Output as a JSON list of strings the lines of the listing from the line containing "From the image, is" up to and including the line containing "1990 millimetres", with one string per line and blank lines omitted.

:: Records provided ::

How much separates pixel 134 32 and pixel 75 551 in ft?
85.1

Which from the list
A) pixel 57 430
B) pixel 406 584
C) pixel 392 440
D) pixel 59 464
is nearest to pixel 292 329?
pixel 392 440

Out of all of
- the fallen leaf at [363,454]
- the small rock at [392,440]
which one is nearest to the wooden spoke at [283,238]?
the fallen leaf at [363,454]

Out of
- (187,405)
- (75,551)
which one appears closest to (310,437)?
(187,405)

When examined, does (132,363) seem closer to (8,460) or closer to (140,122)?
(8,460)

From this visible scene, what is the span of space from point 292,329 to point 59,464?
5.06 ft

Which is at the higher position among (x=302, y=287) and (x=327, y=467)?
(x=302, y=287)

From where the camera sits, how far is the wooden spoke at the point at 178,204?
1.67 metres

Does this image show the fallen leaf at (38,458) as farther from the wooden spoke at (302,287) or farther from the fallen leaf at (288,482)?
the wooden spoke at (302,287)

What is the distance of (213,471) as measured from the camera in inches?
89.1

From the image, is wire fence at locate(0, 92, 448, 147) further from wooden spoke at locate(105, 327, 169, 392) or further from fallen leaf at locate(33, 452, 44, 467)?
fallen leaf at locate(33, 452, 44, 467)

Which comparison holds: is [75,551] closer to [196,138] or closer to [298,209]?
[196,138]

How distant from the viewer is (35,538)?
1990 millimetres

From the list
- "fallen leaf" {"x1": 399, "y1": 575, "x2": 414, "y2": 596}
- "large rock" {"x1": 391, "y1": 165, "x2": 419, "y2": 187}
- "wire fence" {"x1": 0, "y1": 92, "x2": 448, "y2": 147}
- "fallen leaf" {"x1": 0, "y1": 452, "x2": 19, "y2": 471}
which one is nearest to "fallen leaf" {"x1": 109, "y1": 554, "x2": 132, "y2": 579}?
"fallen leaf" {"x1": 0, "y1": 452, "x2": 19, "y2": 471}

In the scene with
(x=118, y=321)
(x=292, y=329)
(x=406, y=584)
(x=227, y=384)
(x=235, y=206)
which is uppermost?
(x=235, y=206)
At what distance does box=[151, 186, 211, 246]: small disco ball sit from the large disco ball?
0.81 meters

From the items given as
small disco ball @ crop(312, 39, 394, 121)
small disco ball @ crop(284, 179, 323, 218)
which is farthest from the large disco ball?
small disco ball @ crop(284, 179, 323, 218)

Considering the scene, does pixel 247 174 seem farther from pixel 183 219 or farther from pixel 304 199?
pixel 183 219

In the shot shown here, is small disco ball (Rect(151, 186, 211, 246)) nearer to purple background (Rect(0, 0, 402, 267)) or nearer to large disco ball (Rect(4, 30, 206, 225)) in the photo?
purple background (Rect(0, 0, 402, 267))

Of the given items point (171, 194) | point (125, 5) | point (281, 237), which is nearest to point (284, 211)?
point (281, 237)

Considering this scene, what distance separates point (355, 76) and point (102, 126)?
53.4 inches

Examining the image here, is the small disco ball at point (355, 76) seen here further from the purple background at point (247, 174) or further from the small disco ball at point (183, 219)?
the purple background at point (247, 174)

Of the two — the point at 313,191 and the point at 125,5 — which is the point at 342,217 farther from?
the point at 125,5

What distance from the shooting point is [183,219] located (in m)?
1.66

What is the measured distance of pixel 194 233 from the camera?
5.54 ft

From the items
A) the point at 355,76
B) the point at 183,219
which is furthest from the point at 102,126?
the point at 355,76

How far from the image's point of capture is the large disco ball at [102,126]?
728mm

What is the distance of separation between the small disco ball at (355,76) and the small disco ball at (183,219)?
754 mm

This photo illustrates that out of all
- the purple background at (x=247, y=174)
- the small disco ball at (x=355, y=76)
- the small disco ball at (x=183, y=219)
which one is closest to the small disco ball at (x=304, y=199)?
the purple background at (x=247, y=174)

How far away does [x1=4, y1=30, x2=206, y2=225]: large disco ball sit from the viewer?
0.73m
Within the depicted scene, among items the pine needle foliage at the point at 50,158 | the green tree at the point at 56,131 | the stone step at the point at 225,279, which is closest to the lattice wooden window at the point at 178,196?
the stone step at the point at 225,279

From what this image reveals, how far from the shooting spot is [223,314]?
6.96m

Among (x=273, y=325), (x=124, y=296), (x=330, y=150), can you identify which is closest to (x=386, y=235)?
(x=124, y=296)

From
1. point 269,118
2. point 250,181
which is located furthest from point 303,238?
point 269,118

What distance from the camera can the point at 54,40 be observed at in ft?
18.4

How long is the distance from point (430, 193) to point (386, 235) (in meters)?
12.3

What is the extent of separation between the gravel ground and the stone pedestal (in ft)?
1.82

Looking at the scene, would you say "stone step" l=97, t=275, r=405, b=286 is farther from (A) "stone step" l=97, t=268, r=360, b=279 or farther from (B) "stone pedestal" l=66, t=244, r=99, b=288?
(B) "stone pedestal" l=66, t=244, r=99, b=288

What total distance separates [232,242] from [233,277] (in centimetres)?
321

:::

● **Exercise response**
[
  "From the image, is wire fence at locate(0, 92, 448, 147) further from wooden spoke at locate(105, 327, 169, 392) or further from fallen leaf at locate(33, 452, 44, 467)?",
  "fallen leaf at locate(33, 452, 44, 467)",
  "Which comparison holds: is [75,551] closer to [196,138] or closer to [298,209]?",
  "[196,138]",
  "How distant from the viewer is (35,538)?",
  "1990 millimetres"
]